London, Feb.6 : Thirty-four-year-old Pakistan Taliban leader Baitullah Mehsud has replaced Osama bin Laden as the West's Public Enemy No 1.
According to a report in The Times, Mehsud is now being seen as the most significant non-state threat to global security to have emerged in the past 12 months.
Nigel Inkster, a former deputy chief of the British Secret Intelligence Service (MI6), was quoted by the paper as saying that neo-Taleban led by Mehsud were suspected of having been involved in terrorist plots in Britain and Spain.
The revelation that the most extreme elements of the Taleban in Pakistan had turned their focus towards the West and foreign forces in Afghanistan followed claims by President Bush last year that the Taleban posed a global threat. His remark was dismissed largely in Europe.

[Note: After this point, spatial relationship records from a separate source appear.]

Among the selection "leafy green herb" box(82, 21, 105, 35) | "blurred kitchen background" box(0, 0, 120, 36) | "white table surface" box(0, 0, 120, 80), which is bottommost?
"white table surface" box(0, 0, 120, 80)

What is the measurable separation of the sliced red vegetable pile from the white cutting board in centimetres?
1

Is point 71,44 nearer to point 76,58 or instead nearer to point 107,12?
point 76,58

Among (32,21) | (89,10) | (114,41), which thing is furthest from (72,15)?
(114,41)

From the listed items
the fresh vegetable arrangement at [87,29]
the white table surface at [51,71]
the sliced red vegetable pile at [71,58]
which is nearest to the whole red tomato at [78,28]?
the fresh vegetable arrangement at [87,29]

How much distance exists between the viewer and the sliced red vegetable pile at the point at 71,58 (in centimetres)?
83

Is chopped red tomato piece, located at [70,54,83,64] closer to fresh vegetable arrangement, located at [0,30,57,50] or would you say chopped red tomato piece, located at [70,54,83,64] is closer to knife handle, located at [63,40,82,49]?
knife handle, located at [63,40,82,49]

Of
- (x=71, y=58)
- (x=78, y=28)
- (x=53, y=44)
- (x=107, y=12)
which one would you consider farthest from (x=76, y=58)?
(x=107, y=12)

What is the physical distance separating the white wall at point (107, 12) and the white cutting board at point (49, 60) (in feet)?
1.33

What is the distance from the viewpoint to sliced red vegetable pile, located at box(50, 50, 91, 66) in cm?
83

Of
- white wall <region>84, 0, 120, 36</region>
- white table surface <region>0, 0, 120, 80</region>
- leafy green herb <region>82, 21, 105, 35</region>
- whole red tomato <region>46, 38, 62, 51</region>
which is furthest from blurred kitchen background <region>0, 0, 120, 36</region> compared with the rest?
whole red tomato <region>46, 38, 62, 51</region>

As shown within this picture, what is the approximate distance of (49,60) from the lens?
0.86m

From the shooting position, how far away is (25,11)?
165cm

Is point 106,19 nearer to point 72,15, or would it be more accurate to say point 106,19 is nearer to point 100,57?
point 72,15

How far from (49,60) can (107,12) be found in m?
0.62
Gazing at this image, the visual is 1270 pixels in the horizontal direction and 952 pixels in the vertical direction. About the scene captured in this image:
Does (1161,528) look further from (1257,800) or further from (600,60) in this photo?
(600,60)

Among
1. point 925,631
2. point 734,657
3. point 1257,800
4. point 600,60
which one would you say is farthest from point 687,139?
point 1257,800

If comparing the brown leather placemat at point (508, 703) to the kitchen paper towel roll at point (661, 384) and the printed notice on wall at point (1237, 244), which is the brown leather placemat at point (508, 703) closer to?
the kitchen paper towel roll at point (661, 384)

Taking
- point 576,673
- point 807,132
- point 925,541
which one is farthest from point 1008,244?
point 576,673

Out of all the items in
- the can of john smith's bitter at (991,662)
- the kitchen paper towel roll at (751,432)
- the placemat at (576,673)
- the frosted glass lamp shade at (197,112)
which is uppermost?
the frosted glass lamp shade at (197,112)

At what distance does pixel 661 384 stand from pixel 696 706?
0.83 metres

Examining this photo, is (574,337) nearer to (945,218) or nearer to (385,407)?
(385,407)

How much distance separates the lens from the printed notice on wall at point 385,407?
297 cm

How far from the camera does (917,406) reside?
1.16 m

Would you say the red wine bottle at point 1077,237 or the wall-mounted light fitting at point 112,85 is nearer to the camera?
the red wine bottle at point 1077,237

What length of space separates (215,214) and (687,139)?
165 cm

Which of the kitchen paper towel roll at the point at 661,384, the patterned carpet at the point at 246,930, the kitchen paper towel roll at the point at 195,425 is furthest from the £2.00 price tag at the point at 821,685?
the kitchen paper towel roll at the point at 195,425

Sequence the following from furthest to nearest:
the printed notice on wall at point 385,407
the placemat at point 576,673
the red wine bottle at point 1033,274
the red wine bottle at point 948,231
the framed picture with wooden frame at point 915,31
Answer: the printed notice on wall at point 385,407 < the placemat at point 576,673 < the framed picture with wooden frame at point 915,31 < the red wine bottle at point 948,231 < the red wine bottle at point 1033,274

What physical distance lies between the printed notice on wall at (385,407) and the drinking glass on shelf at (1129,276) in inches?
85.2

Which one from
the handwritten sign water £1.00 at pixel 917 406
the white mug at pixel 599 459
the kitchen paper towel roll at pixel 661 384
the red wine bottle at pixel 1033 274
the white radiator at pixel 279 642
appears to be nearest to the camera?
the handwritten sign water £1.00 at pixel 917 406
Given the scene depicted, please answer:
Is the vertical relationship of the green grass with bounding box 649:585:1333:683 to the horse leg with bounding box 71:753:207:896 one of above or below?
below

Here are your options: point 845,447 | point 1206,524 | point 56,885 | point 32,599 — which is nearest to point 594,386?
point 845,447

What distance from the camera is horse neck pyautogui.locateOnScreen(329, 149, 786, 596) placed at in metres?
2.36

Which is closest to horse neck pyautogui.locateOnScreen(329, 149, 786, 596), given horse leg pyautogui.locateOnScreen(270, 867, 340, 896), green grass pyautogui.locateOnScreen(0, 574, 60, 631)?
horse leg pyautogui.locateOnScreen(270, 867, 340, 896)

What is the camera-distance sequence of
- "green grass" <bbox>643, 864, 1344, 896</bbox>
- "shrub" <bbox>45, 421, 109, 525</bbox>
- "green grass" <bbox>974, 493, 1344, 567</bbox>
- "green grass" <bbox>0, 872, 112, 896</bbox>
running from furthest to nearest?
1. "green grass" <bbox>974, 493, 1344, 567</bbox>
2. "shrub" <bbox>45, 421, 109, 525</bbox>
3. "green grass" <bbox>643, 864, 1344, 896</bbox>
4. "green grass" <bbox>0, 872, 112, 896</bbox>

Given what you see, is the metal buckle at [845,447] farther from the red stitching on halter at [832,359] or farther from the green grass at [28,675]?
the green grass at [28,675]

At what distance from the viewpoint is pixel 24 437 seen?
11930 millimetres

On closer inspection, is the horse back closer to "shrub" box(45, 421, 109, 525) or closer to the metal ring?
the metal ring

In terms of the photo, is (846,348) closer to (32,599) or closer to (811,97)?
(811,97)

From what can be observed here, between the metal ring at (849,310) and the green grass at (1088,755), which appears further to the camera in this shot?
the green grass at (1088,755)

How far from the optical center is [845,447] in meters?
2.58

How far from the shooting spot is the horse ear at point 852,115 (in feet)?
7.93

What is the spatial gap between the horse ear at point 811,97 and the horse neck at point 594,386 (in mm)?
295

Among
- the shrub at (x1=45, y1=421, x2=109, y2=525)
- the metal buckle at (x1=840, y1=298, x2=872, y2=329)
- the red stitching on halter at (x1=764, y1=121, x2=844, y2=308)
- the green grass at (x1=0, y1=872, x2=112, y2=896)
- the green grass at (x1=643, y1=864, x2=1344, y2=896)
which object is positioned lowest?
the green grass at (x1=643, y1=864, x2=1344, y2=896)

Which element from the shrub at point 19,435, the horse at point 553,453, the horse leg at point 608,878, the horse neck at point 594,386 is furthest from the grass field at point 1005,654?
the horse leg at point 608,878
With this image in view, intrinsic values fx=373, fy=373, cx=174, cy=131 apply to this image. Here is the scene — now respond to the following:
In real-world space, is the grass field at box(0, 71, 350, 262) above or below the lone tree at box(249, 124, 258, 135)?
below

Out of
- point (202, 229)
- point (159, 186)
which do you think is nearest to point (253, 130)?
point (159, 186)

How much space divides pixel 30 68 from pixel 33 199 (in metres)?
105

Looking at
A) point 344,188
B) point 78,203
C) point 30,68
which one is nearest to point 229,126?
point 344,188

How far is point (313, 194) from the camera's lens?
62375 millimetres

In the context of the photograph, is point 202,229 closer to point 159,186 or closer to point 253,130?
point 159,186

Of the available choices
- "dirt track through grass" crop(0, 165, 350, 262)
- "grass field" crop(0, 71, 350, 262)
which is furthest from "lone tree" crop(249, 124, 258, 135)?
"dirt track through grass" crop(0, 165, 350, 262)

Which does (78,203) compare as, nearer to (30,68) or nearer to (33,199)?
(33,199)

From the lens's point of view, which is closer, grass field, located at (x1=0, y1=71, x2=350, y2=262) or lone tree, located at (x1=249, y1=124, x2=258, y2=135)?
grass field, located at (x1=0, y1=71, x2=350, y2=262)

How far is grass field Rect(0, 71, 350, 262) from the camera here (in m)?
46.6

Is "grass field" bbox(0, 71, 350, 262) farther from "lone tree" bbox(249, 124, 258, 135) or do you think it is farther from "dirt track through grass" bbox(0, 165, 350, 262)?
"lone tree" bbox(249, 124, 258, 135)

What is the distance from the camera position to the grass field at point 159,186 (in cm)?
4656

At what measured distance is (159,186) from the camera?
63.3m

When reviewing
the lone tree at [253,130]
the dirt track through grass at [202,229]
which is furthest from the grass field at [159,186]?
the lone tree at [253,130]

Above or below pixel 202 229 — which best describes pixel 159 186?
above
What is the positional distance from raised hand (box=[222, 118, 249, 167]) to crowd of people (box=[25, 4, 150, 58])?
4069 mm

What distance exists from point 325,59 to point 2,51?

Inkster was speaking at the release of The Military Balance, an annual publication of the International Institute for Strategic Studies (IISS), of which he is director of trans-national threats and political risk.
Mehsud, who has been branded a senior al-Qaeda terrorist by the Pakistani authorities, lives in South Waziristan, a remote tribal region that borders Afghanistan. He is considered by Pakistani security and intelligence services to be a main suspect in the assassination of Benazir Bhutto in December.